On voit que la critique maurassienne de la démocratie commence dans un conte et s’appuie sur le conte de Poe qui a la forme d’un mythe gréco-latin. Monos est un terme grec qui évoque la solitude de l’homme, Una un mot latin qui dit l’unité de l’humanité identifiée ici à une femme. Maurras, à la suite de Poe qui était lui-même, bien qu’américain, fasciné par le classicisme gréco-latin, conjoint ici son inspiration méditerranéenne avec sa vision métaphysique de la mort et sa conception politique de la vie. Il reprendra à plusieurs reprises cette citation de Poe, qui justifie la hiérarchie cosmique, dans son ouvrage Trois idées politiques. Poe, à son tour, l’avait trouvée chez Shakespeare dans la tragédie Troïlus et Cressida qui remonte à la guerre de Troie.

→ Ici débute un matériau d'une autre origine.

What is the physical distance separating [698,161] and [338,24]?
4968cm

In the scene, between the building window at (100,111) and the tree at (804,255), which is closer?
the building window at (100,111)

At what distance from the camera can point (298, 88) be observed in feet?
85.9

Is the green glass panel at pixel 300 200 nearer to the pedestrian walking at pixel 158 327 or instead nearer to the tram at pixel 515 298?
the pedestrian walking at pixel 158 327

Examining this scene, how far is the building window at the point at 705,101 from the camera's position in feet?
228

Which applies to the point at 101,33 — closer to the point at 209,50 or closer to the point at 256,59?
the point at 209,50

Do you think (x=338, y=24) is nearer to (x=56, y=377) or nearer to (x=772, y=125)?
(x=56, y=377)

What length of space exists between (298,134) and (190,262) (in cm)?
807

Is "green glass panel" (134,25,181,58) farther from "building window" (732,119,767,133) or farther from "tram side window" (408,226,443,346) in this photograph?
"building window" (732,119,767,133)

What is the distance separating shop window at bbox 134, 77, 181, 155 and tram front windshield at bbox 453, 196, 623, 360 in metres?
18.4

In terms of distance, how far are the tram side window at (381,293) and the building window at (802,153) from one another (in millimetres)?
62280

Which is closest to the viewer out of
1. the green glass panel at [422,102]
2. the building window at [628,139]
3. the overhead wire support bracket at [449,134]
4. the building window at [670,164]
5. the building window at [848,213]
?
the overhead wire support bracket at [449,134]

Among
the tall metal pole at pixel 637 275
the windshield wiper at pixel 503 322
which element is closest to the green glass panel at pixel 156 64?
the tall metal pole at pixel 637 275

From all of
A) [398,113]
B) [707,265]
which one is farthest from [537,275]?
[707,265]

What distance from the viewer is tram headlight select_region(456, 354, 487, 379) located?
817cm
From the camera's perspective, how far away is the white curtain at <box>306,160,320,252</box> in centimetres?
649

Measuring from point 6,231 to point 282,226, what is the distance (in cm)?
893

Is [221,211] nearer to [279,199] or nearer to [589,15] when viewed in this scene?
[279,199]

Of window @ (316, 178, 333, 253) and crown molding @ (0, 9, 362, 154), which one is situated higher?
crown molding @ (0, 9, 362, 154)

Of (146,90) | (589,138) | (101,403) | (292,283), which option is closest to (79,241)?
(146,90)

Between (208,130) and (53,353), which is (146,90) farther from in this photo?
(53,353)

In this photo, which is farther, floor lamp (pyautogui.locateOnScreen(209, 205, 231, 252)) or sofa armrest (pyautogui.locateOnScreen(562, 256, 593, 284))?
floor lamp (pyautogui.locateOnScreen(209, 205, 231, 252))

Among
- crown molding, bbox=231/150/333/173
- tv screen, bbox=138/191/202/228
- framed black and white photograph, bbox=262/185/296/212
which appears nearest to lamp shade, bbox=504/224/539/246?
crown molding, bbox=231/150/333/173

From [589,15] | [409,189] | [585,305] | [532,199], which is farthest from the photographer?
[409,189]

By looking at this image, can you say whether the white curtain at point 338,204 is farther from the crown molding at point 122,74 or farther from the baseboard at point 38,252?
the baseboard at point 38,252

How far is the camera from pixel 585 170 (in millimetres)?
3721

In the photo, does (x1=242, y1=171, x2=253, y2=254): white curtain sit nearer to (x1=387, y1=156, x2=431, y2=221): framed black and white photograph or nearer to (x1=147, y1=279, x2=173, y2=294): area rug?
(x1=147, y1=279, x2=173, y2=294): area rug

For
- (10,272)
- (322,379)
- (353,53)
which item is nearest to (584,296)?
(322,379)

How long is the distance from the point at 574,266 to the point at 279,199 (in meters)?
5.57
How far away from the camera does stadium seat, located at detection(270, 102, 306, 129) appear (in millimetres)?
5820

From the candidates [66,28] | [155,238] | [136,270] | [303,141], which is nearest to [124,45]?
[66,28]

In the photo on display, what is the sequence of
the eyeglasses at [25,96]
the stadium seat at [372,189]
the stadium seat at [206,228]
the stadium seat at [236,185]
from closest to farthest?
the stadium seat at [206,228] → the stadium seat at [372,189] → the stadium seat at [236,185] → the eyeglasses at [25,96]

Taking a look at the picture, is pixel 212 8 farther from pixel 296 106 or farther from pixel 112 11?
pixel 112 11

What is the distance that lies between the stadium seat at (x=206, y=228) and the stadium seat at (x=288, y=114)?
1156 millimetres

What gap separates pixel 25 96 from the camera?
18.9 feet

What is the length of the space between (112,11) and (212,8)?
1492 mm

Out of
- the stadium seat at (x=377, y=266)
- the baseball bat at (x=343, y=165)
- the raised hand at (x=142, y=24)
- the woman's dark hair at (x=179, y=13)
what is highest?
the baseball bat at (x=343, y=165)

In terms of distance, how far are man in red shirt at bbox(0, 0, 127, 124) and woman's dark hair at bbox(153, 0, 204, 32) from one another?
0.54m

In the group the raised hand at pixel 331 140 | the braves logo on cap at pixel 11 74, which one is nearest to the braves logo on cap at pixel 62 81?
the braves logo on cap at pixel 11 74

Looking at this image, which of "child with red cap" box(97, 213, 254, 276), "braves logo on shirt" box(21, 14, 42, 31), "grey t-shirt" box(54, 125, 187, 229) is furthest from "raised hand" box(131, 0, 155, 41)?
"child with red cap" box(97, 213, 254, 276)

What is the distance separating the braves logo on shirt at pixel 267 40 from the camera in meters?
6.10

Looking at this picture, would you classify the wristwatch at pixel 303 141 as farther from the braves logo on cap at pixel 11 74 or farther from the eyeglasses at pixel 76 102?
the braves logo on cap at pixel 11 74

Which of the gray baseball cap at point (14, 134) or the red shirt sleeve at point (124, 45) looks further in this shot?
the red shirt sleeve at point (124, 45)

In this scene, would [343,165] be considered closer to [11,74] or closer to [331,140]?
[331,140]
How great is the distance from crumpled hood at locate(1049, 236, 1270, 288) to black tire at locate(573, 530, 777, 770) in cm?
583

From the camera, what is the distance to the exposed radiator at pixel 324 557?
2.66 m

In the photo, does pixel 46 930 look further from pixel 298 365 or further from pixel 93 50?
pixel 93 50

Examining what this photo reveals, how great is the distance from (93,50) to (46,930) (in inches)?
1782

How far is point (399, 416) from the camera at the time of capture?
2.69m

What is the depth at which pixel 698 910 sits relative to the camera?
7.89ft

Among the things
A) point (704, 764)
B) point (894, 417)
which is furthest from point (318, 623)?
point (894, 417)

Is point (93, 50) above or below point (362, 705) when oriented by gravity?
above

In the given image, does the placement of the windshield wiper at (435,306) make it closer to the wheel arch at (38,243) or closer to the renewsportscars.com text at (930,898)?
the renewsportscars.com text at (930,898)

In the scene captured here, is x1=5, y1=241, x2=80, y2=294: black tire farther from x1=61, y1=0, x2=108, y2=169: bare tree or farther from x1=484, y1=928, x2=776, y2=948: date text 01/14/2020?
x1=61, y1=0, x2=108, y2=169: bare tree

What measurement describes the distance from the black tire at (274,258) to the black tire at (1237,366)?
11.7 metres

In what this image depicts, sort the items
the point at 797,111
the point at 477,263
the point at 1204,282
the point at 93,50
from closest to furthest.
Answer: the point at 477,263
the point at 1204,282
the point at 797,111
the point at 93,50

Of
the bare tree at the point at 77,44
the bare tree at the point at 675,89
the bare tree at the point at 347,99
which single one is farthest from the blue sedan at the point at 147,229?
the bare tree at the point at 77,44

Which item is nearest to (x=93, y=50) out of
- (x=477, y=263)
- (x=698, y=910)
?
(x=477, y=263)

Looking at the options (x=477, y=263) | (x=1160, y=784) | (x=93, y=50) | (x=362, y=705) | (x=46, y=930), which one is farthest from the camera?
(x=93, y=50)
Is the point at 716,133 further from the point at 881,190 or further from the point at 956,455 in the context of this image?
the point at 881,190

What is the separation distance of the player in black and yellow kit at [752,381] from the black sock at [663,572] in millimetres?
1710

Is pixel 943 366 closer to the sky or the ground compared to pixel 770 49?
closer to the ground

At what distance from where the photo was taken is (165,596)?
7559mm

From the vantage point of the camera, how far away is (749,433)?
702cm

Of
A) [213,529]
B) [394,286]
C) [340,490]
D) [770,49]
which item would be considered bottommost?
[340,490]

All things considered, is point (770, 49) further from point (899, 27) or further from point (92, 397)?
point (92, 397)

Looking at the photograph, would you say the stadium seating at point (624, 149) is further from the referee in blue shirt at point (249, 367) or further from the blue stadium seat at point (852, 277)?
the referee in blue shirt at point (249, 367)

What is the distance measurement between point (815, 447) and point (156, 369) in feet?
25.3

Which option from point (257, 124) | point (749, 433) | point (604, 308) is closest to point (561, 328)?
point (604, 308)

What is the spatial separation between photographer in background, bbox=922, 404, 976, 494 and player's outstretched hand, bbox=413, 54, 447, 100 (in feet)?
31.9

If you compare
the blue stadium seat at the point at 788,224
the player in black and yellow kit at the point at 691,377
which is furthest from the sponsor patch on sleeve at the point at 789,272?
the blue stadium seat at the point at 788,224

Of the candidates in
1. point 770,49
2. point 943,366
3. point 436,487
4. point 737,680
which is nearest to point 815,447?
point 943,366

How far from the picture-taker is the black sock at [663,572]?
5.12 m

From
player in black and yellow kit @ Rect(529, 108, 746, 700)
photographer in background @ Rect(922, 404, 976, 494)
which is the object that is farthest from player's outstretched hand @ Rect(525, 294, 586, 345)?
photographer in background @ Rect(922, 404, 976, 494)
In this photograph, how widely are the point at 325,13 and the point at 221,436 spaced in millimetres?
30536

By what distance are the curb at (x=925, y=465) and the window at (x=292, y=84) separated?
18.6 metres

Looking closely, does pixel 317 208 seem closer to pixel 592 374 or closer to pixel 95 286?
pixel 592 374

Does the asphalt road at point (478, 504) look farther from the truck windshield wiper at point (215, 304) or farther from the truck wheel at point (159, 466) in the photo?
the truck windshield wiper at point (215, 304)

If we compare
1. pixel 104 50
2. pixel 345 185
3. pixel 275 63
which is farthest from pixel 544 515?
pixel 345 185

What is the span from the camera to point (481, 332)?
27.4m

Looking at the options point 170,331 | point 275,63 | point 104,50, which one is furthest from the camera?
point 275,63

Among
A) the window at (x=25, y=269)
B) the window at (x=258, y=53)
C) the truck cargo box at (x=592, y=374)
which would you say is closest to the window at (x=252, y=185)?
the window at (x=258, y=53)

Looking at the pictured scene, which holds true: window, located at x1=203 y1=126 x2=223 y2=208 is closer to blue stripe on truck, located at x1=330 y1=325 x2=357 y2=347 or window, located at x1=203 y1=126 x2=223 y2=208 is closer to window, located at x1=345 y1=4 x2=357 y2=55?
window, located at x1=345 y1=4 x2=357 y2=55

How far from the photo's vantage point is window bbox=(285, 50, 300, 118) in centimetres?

C’est Ulysse, un autre héros mythique de Maurras, qui s’adresse ici aux Grecs :
« Les cieux mêmes, les planètes et ce centre où nous sommes
Observent avec le rang, la place, et le degré,
Position, direction, saison, mesure et forme,
Coutumes et fonctions, en tout ordre donné » (I, 3, v. 85-88).
Le monde nous oriente ainsi vers une hiérarchie des êtres que les hommes devraient suivre, selon l’Ulysse de Shakespeare et selon le Monos de Poe. Il va de soi que cette inspiration mythique et cosmique convient admirablement aux idées de Maurras. Sa critique de la démocratie, qui met en péril l’ordre du monde, est en même temps liée à sa fascination pour la mort. Le Chemin de Paradis devait s’appeler La Douce Mort : comment en effet s’engager sur ce chemin de salut sans passer par les portes de la Mort ? Un autre conte du même recueil porte comme titre « La Bonne Mort ». Il met en scène un adolescent déchiré entre un goût effréné de jouir et un violent appétit de paix religieuse. Pour se garder d’une mort soudaine qui le condamnerait à l’enfer, Octave se couvre d’un scapulaire de Notre Dame du Carmel. Mais il choisira le suicide pour conquérir le Paradis, joignant ainsi, écrit Maurras, « la terre au ciel ». Son chemin aura été mortel, mais il sera libéré et il gagnera le Paradis guidé par la Vierge Marie.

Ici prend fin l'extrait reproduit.